Yves Saint Laurent’s precious designs take centre stage
Yves Saint Laurent: The Impossible Collection features 100 pieces from the designer’s 40-year career
![Yves Saint Laurent’s 1962 drawing of a heart pendant](https://cdn.mos.cms.futurecdn.net/TTFW7GQrSCuUZRmxJ2gYCn-415-80.jpg)
Assouline’s Yves Saint Laurent: The Impossible Collection, released this month, curates 100 legendary pieces from the iconic designer’s works, from his first runway looks in 1962 to his last couture presentation in 2002.
As well as exploring Yves Saint Laurent’s more provocative moves – his scandalous ideas included see-through blouses and Opium perfume, titillating designs that changed the landscape of fashion – his enthrallment with integrating jewelled elements and precious metals into rich Byzantine-like gowns is also examined.

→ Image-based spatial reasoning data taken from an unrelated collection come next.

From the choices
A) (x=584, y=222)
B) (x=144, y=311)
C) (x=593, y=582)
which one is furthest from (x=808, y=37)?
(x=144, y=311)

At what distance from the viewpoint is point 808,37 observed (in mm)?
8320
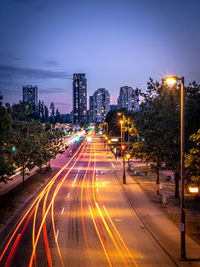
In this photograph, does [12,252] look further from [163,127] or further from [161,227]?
[163,127]

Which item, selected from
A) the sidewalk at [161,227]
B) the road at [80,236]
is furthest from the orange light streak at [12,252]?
the sidewalk at [161,227]

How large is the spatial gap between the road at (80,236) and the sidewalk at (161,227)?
19.2 inches

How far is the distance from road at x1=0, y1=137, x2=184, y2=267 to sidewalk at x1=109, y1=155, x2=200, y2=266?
0.49 metres

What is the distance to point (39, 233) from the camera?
17594 millimetres

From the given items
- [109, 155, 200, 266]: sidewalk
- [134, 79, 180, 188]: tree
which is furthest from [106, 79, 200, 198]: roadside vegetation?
[109, 155, 200, 266]: sidewalk

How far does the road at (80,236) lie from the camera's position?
13.8 meters

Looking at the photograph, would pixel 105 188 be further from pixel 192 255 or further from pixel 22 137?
pixel 192 255

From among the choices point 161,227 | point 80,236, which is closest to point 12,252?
point 80,236

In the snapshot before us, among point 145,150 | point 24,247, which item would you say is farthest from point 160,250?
point 145,150

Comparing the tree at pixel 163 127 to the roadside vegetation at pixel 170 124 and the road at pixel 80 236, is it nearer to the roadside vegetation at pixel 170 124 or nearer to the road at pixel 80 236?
the roadside vegetation at pixel 170 124

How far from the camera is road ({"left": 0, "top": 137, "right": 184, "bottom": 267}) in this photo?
1377 cm

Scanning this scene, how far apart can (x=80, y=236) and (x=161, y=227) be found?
578cm

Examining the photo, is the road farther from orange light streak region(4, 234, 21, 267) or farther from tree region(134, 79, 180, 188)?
tree region(134, 79, 180, 188)

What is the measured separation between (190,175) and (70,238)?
879cm
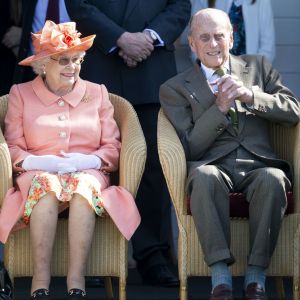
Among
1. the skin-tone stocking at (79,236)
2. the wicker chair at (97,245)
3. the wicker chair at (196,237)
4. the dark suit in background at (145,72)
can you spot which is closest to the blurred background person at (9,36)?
the dark suit in background at (145,72)

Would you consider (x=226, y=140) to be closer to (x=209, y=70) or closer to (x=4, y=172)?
(x=209, y=70)

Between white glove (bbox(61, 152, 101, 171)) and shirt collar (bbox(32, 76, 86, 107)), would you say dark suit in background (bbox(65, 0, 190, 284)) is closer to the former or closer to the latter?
shirt collar (bbox(32, 76, 86, 107))

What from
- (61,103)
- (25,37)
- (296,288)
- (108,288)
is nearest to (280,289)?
(296,288)

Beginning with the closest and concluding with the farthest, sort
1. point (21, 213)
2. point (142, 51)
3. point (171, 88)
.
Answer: point (21, 213) < point (171, 88) < point (142, 51)

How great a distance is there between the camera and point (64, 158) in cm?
675

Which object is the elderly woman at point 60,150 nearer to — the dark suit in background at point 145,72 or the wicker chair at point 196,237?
the wicker chair at point 196,237

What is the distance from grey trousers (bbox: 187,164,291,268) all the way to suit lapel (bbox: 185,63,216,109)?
1.66ft

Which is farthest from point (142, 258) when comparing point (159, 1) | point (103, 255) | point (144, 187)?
point (159, 1)

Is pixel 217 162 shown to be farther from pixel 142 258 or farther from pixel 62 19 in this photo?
pixel 62 19

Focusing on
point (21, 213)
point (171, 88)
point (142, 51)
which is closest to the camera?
point (21, 213)

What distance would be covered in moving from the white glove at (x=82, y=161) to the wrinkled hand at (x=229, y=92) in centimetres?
72

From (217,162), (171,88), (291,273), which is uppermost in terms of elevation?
(171,88)

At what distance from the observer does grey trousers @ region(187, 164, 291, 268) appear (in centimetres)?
643

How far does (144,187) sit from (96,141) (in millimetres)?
899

Notable examples include the Lalanne evening dress, created with Claude Lalanne and marking the only time Saint Laurent collaborated with an artist. ‘I am truly astonished by her ability to combine the highest level of craftsmanship with poetry. Her beautiful sculptor’s hands reach through the mists of mystery to touch the shores of art,’ Saint Laurent remarked of the French sculptor. In a clashing mesh of materials, the inclusion of copper streamlined the gown’s silhouette. ‘She crafted molds of the model Veruschka’s body to be worn over two chiffon evening dresses, in Mediterranean blue and in black,’ says author Laurence Benaïm. ‘With bosom and midriff encased in galvanized copper sculptures, the models were transformed into sylph-like visions of ink and solidified sunshine.’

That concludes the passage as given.